__Sobre a tarefa__
Cite literalmente o trecho do texto sobre Ciro Flamarion Cardoso que vai de "A História está" a "Flamarion Santana Cardoso.".

__Texto apresentado__
# # # # #
Ciro Flamarion Santana Cardoso: ao professor e historiador marxista

Virgínia Fontes

A História está de luto: a história do Brasil, a história no Brasil, a história antiga, a história contemporânea, a história que produzimos em cada dia na vida social, a história refletida e pensada por alguns historiadores, a história que se faz nas ruas, a história comprometida com a luta social e com uma reflexão aguda e crítica. Perdemos há 15 dias, no dia 29 de junho de 2013 um dos nossos maiores historiadores, Ciro Flamarion Santana Cardoso.
Raros intelectuais tiveram uma vida como a de Ciro, totalmente dedicada à pesquisa e à docência. Leitor voraz, professor em tempo integral, dedicadíssimo aos cursos e à tarefa dupla e complexa de produzir e socializar conhecimento. Muitos desses cursos, aliás, se tornaram livros. Ciro preparava suas aulas meticulosa e minuciosamente, de tal maneira que os alunos dispunham de textos originais altamente qualificados sobre o tema trabalhado. E isso não apenas em cursos de mestrado ou doutorado, pois Ciro era rigoroso e generoso em todas as aulas que dava, sobretudo na graduação de História, onde atuou durante muitos anos. Não escondia seus novos textos: eles integravam plenamente sua vida docente, sua relação com os alunos, com seus colegas e com o mundo dos historiadores.
Numa época em que a pressão pela quantidade desdenha a qualidade e impede a reflexão crítica, Ciro nos ensinou a necessária dialética entre quantidade e qualidade: realizou uma produção de enormes dimensões, sempre com altíssimo nível de elaboração. Tendo como característica pessoal o profissionalismo e uma enorme exigência de qualidade, Ciro Flamarion não engrossou o coro dos que aderiram a uma história convertida em turismo temporal, em repositório de curiosidades ou descompromissada, na trilha de um mercado que tendeu a esvaziar a reflexão histórica de seus maiores desafios. Navegou na contramão da hiper-especialização e se dedicou a fundo a múltiplas questões, ultrapassando na prática as cercas que instauram quase cinturões de propriedade para certos temas ou períodos históricos.
# # # # #
__Trecho dos dados__
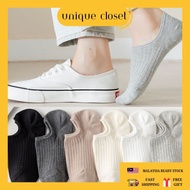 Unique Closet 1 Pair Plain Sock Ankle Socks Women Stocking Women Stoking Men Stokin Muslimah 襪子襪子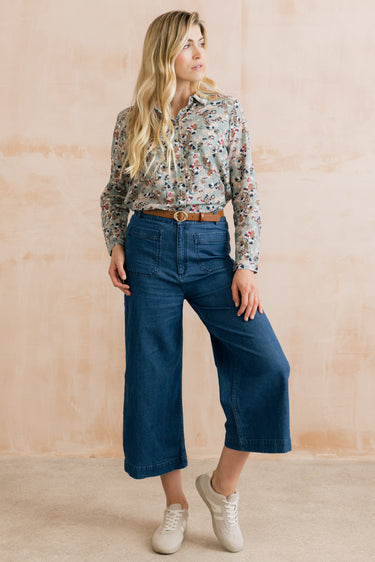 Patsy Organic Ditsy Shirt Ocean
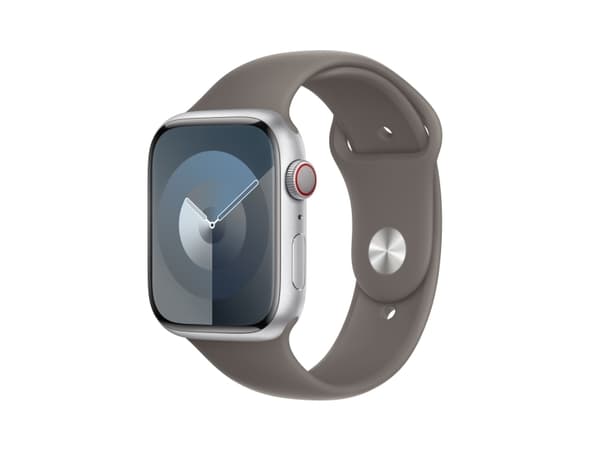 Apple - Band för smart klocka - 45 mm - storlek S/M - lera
# # # # #
__Resultado abaixo__
A História está de luto: a história do Brasil, a história no Brasil, a história antiga, a história contemporânea, a história que produzimos em cada dia na vida social, a história refletida e pensada por alguns historiadores, a história que se faz nas ruas, a história comprometida com a luta social e com uma reflexão aguda e crítica. Perdemos há 15 dias, no dia 29 de junho de 2013 um dos nossos maiores historiadores, Ciro Flamarion Santana Cardoso.